A Note About Reading
I’m a
culture bully. If there’s something in my life that’s touched me, or made me laugh,
something that’s forced me to think or change or puts into words the whatsitmabob I’ve always cloudily considered
but couldn’t verbalise myself, then I will peer-pressure the fuck out of you until
you love it too.
See: the Lean In movement, Brixton Market on a Sunday, Marina Abramović, Whitney Houston's everything, power ballad club nights, extended critical analysis of GIRLS and butter.
It’s
an isolating trait. At school we once went on a class trip to see a performance
of Electra and guys. The set! The
production! The layers that unfurled themselves to you if only you paid
attention!
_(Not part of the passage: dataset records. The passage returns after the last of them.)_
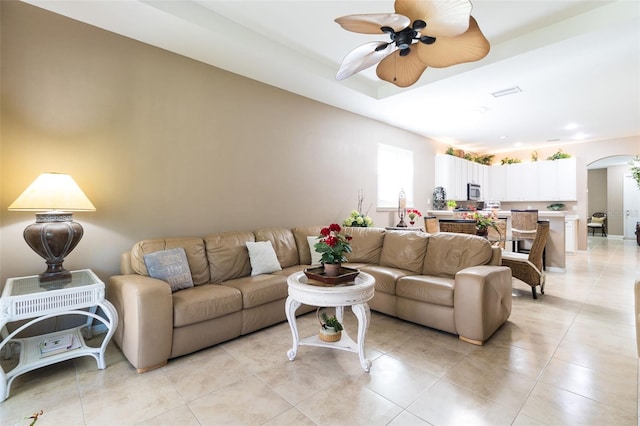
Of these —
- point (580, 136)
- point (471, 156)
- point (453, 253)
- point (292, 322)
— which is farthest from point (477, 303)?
point (471, 156)

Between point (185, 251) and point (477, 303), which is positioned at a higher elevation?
point (185, 251)

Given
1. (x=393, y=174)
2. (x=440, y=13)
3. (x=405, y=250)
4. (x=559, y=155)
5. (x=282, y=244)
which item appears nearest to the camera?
(x=440, y=13)

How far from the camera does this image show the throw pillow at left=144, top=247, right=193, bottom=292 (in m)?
2.57

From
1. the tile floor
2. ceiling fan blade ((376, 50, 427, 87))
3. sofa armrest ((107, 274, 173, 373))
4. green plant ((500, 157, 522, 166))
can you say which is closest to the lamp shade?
sofa armrest ((107, 274, 173, 373))

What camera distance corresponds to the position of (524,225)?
5062mm

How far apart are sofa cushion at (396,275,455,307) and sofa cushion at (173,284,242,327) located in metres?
1.62

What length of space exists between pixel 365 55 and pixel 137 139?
7.64ft

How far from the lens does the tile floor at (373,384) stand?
1691 millimetres

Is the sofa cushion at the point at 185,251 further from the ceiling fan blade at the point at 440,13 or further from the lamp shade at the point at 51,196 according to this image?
the ceiling fan blade at the point at 440,13

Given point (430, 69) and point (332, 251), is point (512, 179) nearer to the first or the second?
point (430, 69)

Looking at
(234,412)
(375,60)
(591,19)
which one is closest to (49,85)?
(375,60)

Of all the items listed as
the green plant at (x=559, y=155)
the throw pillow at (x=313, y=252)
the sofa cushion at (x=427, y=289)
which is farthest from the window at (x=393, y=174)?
the green plant at (x=559, y=155)

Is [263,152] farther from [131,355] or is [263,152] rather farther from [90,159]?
[131,355]

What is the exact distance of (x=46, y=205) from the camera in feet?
7.03
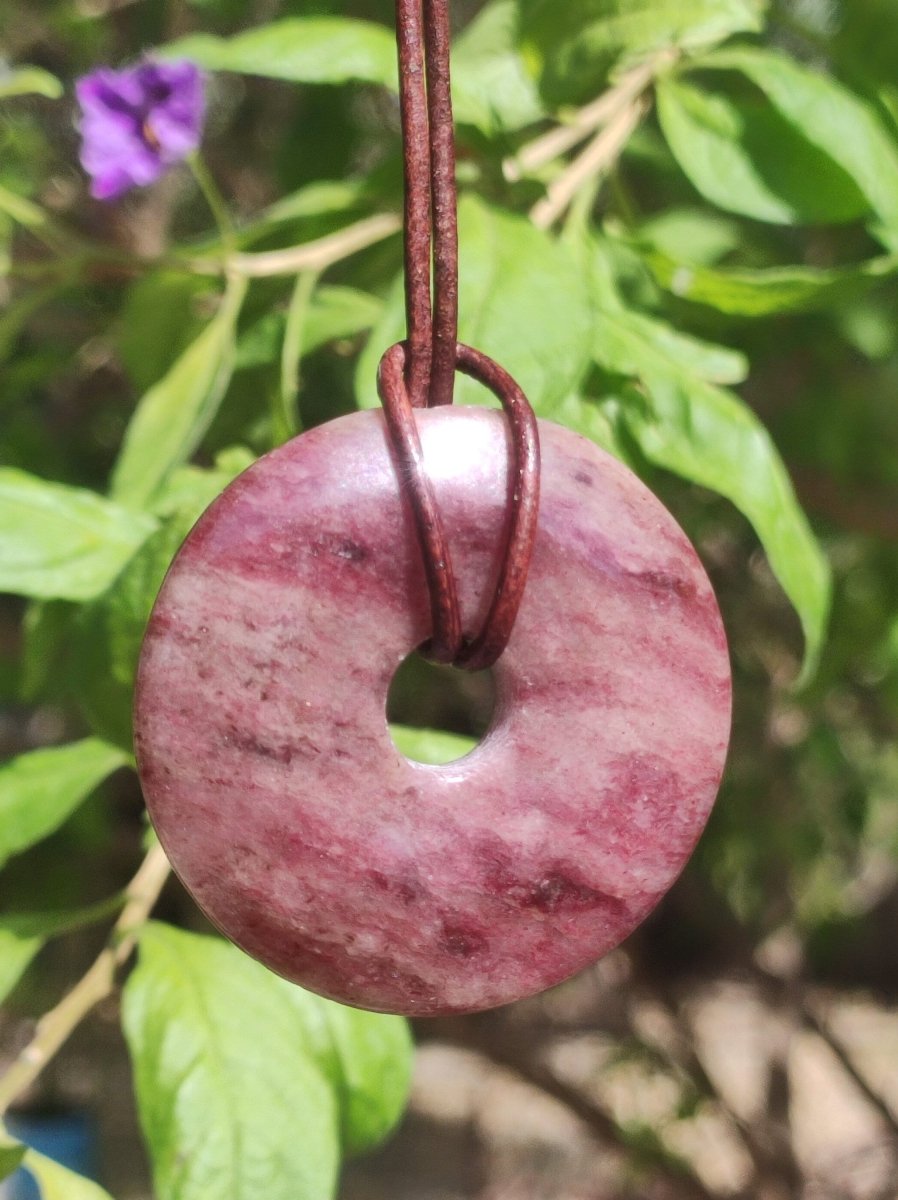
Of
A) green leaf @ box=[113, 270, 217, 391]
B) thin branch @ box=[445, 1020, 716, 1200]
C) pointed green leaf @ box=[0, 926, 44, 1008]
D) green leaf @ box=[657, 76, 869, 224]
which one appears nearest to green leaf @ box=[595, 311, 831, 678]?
green leaf @ box=[657, 76, 869, 224]

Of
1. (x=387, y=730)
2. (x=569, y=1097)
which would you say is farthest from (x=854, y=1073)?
(x=387, y=730)

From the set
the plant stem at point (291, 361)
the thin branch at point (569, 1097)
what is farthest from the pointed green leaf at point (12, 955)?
the thin branch at point (569, 1097)

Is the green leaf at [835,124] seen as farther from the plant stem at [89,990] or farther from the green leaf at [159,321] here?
the plant stem at [89,990]

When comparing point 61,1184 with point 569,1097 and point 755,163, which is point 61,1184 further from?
point 569,1097

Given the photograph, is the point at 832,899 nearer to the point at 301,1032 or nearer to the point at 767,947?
the point at 767,947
THAT GUY WHO PLAYED THE BROTHER! It truly rocked my world, and I needed to talk about it.
But
the day after the trip nobody had anything to say. It was largely the teacher and
me who dissected the magic in class feedback. At the lesson’s end I picked up a
crumpled piece of paper on the desk beside mine that said, I hate it when she gets like this. She’s so
pretentious. That note was about me, and I left distraught.
I thought
of that incident on Tuesday night, as 20 of the most interestingly diverse and
bookish people I’ve ever had the privilege of being in a room with discussed what
exactly they thought about Simon Rich’s Elliot Allagash and then, without prompt, continued to talk about books long after the formal dialogue had
ceased. As in like, out of choice. Because they, errrr, really like books.
‘Everyone
should have introduced themselves by saying what their favourite novel is,’ one
attendee noted after the initial discussion, sloshing red wine from bottle to
glass.
Another
replied, ‘Oh God, no, that’s a terrible idea. We’d all get judge-y, there’d be
huge pressure to pick something that reflected juuuuust the right balance of
intellect with irony.’
A fella
said, ‘And anyway, as if anyone could narrow down a literary selection to just
one book.’ There was laughter all round.
‘I
couldn’t even get a shortlist.’
‘Me
neither.’
‘Me
either.’
I
ummmed and ahhhed for a second, weighing up possible response, and then
admitted, a bit sheepishly, ‘I have an immovable all-time top five, that I re-vist,
in turn, annually.’
If
I’d’ve said that in the classroom of the early 2000’s, a note would’ve been
passed around for me to later see, damning my ridiculousness. But, when you
find the people who love what you love, obnoxious adoration simply gives way to
earnest dissection of the finer points of Yates’s unspoken dialogue in Revolutionary Road, and Zadie Smith’s
character development in On Beauty. Geeky
honesty means that one book-lover waxed lyrical about Catch 22 with such fevered and desperate passion that you bet your
Amazon ass that I hit “order” online the second I got home. Those people made
me feel normal.
I’m
not traditionally academic, and in a room of people who know what they’re
talking about often I seem a bit naive and confused, assembling points as I
speak and saying “Does that make sense?” after every sentence. But Book Club is
a warm and fuzzy place where literary one-upmanship isn’t sport. It’s a bunch
of people dead excited about stories, and a desperate need to talk about them. It’s
book wanking in its most unadulterated form and it makes me feel like I belong.
At
the weekend The Sunday Times did a feature on dogging, and well, Book Club is basically
that. Dogging. The article reported that dogging all starts out very normal-
lots of standing around chatting, talking about the weather. Then BOOM,
something changes and suddenly everyone is sucking this and sitting on that, and
Book Club works exactly the same.
To an
outsider we’d look like any other bunch of Londoners who didn’t know each other
very well, as 7 p.m. comes and goes and chat gives way to book talk. Then, as
with the dogging, suddenly, at an unspecified point, the mood in the room
shifts and somebody dares to get bold and wang their real opinion out on the table, and before you know it we’re all
disrobing inhibitions to reveal true thought and feeling and it’s all yes, books! Books! Books! as we watch each other get excited and
disappointed and vulnerable in our beliefs.
It’s
the purest form of pleasure I’ve experienced in ages, just sharing what I love
with people who love it too. I urge you, then, with the same belligerent
tenacity as I would recommend anything by Nora Ephron: find your fellow doggers, and do it now, for it makes all the difference. It’s home.